Setting Up Hive and Exploring Data
In this step, we will set up Hive, a powerful data warehouse system built on top of Hadoop, and explore the existing data in our archives.
First, we'll open the Hive CLI:
hive
Once inside the Hive CLI, we can create a new database to store our city's archives:
CREATE DATABASE city_archives;
Now, let's switch to the newly created database:
USE city_archives;
To explore the existing data, we'll create a new table and load the data from our HDFS archives directory:
CREATE EXTERNAL TABLE tmp_chronicles (
chapter STRING,
content STRING
)
ROW FORMAT DELIMITED
FIELDS TERMINATED BY '\t'
LOCATION '/home/hadoop/archives/chronicles';
This code will create an external table named tmp_chronicles
with two columns: chapter
and content
. The table's data will be loaded from the /home/hadoop/archives/chronicles
directory on HDFS, and the fields will be delimited by tab characters.
CREATE TABLE chronicles (
chapter STRING,
content STRING
)
STORED AS ORC
TBLPROPERTIES ('transactional'='true');
This code will create an table named chronicles
with two columns: chapter
and content
. The STORED AS ORC
clause specifies that the data will be stored in the ORC file format.

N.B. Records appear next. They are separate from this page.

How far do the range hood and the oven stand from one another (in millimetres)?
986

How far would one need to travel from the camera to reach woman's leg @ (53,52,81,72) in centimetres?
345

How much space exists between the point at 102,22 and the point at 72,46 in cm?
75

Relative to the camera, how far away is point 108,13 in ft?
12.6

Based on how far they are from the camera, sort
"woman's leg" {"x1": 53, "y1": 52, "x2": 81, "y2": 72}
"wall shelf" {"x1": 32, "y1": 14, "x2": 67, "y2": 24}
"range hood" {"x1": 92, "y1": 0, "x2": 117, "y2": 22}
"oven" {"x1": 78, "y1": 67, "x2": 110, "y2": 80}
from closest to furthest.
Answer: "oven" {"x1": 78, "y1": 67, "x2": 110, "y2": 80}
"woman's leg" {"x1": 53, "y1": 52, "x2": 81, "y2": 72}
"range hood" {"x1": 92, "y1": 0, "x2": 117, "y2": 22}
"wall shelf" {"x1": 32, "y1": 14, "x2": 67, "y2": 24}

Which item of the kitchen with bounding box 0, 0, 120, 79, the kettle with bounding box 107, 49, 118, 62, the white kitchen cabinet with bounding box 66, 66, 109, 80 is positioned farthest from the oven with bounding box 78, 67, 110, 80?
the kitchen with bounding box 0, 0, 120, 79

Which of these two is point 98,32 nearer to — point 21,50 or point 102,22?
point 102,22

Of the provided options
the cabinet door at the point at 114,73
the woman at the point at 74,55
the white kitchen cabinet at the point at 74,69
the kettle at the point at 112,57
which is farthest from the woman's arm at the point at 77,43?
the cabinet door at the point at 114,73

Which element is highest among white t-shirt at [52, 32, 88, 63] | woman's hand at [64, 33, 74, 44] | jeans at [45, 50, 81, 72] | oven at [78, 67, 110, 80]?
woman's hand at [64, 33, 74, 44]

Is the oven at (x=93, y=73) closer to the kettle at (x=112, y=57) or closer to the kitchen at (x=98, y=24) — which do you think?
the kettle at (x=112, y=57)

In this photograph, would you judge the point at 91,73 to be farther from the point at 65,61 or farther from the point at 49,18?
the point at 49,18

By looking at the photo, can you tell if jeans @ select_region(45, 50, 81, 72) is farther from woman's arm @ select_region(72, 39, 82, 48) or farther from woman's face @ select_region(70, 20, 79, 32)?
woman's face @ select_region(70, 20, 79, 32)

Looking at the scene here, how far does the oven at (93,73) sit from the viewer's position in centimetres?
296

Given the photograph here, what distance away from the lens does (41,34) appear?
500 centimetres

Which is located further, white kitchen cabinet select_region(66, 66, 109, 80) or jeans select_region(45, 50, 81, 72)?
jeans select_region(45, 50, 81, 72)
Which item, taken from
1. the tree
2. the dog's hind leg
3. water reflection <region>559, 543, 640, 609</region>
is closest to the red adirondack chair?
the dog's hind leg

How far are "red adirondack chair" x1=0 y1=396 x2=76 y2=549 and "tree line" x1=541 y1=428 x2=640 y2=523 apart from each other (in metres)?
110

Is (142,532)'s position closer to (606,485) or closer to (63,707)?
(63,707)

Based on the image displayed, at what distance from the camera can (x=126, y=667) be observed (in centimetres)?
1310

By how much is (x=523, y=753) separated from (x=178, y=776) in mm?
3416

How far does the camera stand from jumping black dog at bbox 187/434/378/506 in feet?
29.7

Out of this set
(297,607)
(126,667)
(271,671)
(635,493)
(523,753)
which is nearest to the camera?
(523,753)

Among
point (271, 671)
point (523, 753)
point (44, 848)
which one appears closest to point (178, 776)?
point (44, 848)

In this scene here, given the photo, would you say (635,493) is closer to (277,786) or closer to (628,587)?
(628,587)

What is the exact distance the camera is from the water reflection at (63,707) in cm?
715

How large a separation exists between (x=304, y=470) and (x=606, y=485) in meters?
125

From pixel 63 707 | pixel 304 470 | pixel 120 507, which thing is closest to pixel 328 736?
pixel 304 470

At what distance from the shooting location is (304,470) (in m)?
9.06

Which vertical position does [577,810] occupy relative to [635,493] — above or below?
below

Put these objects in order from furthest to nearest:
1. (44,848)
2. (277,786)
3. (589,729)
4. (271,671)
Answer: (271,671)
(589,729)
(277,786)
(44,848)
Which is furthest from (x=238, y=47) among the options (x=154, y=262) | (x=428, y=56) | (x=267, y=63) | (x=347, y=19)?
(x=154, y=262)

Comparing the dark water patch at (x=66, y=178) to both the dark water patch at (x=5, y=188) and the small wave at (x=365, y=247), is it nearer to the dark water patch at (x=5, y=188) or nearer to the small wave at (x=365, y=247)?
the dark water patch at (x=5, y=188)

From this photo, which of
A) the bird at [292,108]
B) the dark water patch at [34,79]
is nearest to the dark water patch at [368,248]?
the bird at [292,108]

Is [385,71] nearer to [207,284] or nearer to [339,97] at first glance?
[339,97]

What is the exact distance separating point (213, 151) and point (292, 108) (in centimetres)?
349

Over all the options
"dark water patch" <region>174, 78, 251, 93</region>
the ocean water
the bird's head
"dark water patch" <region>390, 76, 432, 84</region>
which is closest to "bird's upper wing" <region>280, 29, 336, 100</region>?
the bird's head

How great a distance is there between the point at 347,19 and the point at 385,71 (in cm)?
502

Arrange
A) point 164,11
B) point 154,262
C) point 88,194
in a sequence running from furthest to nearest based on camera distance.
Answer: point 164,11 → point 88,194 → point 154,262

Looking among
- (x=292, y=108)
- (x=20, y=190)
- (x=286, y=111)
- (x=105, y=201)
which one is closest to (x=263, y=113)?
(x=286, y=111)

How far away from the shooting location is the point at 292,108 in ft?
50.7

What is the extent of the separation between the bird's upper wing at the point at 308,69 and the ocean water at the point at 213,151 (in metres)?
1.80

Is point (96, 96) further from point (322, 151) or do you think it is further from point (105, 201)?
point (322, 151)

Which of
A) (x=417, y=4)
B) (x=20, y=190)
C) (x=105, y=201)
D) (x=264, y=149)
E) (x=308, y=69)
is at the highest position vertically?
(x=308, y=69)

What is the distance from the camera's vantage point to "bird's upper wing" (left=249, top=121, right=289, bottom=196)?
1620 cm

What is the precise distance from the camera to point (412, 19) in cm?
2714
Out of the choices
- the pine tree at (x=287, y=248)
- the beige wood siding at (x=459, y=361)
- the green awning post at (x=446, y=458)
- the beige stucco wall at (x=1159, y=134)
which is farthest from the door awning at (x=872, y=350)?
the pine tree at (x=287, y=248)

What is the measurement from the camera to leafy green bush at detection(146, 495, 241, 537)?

The TBLPROPERTIES
clause specifies that the table is transactional, meaning that it supports ACID transactions.
INSERT INTO TABLE chronicles SELECT * FROM tmp_chronicles;
This code will insert all the data from the temporary table tmp_chronicles
into the chronicles
table.
Now, we can query the chronicles
table to see its contents:
SELECT * FROM chronicles LIMIT 5;
This command will display the first 5 rows of the chronicles
table, giving us a glimpse of the data we'll be working with.